**Exercise brief:** In the case-mod forum thread below, what did d1nky decide to screw the small fan mount to instead of drilling holes in the backplate?

**Provided passage:**
****************
Y U USE GLUE! c channel should hold itself in place...

color looks GOOOOOOOOOOOD.


btw i like the texture on your wall.


----------



## Knight091 (May 17, 2013)

Looks great so far.

Look at my topic. Need some help...

http://www.techpowerup.com/forums/showthread.php?t=183512


----------



## d1nky (May 17, 2013)

de.das.dude said:


> Y U USE GLUE! c channel should hold itself in place...
> 
> color looks GOOOOOOOOOOOD.
> 
> ...



this stuff didnt have any anchor molding, it was flush inside. so had to use glue im afraid.

and tbh things dont go perfectly, if they did itll be done by now lol

(i know i could stripped the old paper off the wall but thought it gives the room more texture)


----------



## de.das.dude (May 17, 2013)

and that is why you leave painting for the very end


----------



## n0tiert (May 17, 2013)

may do smooth sanding and use primer (hope i found the right word) as base and then add the paint(color) for more  resistance


----------



## d1nky (May 17, 2013)

haha i wasnt even going to cut/mod the sides. thought of it half way through lol

im putting it together at the mo.


----------



## HammerON (May 17, 2013)

d1nky said:


> http://img21.imageshack.us/img21/8756/20130517160732.jpg
> 
> you cant see it but the glue stripped some of the paint near the cstrip molding. ive got to do a few touch ups. im still waiting on the perspex.
> 
> ...



Looks great


----------



## McSteel (May 17, 2013)

d1nky said:


> time to drill holes for vrm circuitiry cooling mod



Drill holes in what?


----------



## d1nky (May 17, 2013)

the backplate for a small fan mounting. ive actually decided against it and will screw it to the cpu mount, as itll be easier to take on/off. you should see how much cooler your vrms are with this lil trick.


----------



## d1nky (May 18, 2013)

*putting it all together!*


----------



## d1nky (May 18, 2013)

*90% complete*


----------



## Norton (May 18, 2013)

Looks awesome!!! 

Great job!


----------



## d1nky (May 18, 2013)

i got to get:

-waterloop
-ram
-perspex (coming soon)
-2nd gfx card
-corsair AF140 for front
-food
-girlfriend

your thoughts?!


----------



## McSteel (May 18, 2013)

I'd put girlfriend in the top spot myself, but you seem to be on the right track there 

That's reasonably well done, and honestly looks better than I thought it would. Give yourself a pat on the back (until the girlfriend finally arrives)


----------



## Irony (May 18, 2013)

Ya well the girlfriend thing is harder for some. Maybe he's being realistic, lol.

That looks quite awesome. One of the better case mods I've seen. Consider me thoroughly inspired, lol.


----------



## d1nky (May 18, 2013)

McSteel said:


> That's reasonably well done, and honestly looks better than I thought it would



I thought the same thing halfway through tbh! the camera/pics don't do it justice, it looks loads better in real life. I was told if I spent as much time focusing on a relationship than I do on my pc, id be a good partner..... ha! No chance!
****************
**Material:**
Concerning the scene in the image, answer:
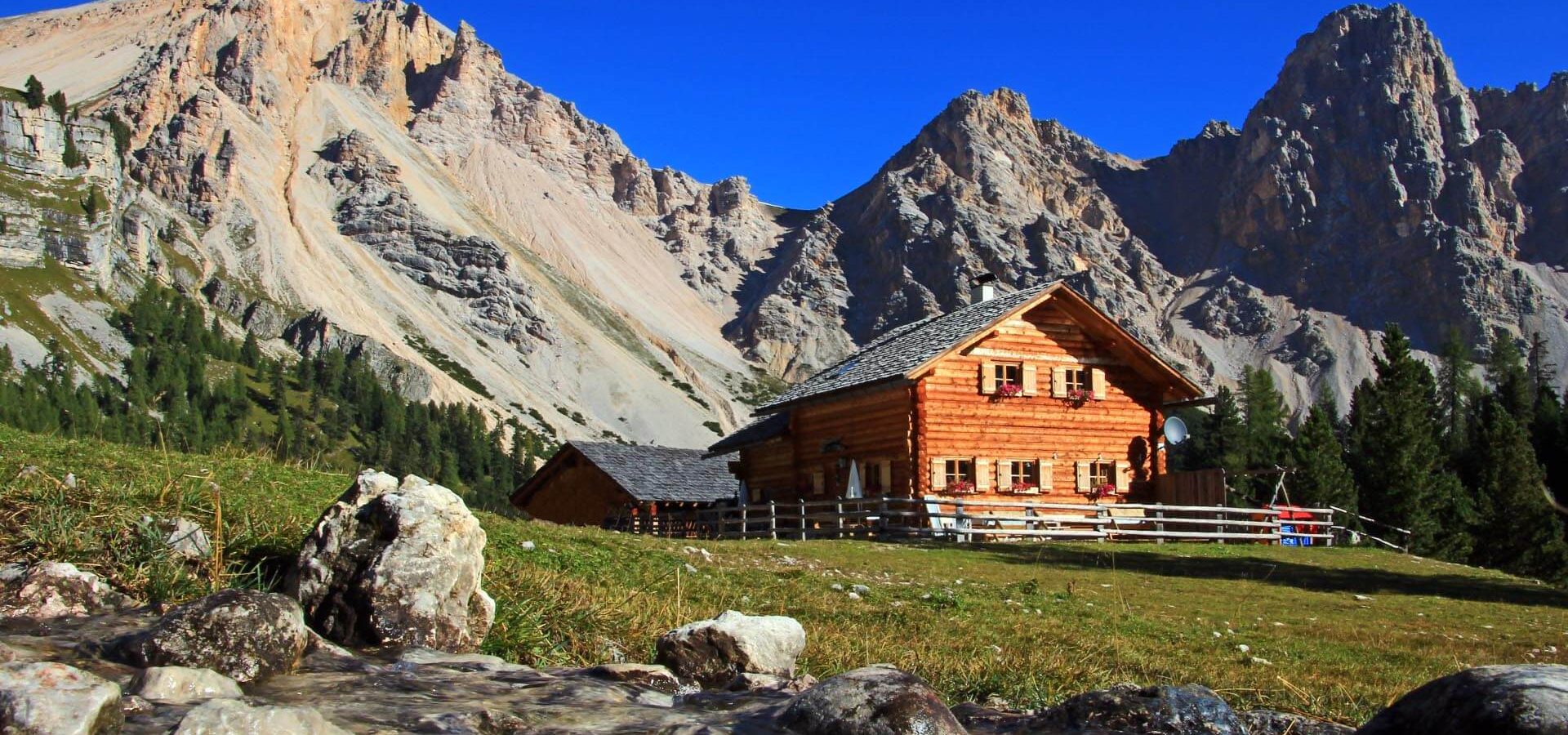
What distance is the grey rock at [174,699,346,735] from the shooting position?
4188mm

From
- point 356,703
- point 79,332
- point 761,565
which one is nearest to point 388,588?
point 356,703

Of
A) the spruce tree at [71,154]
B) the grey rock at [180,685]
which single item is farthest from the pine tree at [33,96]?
the grey rock at [180,685]

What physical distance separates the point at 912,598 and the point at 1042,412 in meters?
21.1

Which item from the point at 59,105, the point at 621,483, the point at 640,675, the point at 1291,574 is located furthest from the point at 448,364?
the point at 640,675

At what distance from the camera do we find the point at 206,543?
7.37 m

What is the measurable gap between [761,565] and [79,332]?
148 metres

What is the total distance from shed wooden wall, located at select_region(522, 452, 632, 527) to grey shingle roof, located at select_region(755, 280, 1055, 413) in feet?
30.6

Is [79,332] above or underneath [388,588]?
above

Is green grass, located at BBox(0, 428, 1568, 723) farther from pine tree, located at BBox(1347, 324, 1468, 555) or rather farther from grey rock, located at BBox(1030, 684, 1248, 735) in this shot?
pine tree, located at BBox(1347, 324, 1468, 555)

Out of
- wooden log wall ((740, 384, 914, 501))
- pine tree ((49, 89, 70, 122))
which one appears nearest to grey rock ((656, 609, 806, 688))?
wooden log wall ((740, 384, 914, 501))

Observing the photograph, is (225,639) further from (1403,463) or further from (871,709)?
(1403,463)

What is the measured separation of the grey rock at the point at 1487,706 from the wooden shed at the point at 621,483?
1453 inches

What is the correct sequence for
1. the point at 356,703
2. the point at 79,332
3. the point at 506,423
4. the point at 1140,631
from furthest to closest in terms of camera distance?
the point at 506,423
the point at 79,332
the point at 1140,631
the point at 356,703

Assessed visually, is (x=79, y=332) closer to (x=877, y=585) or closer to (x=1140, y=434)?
(x=1140, y=434)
****************
**Solution:** The CPU mount.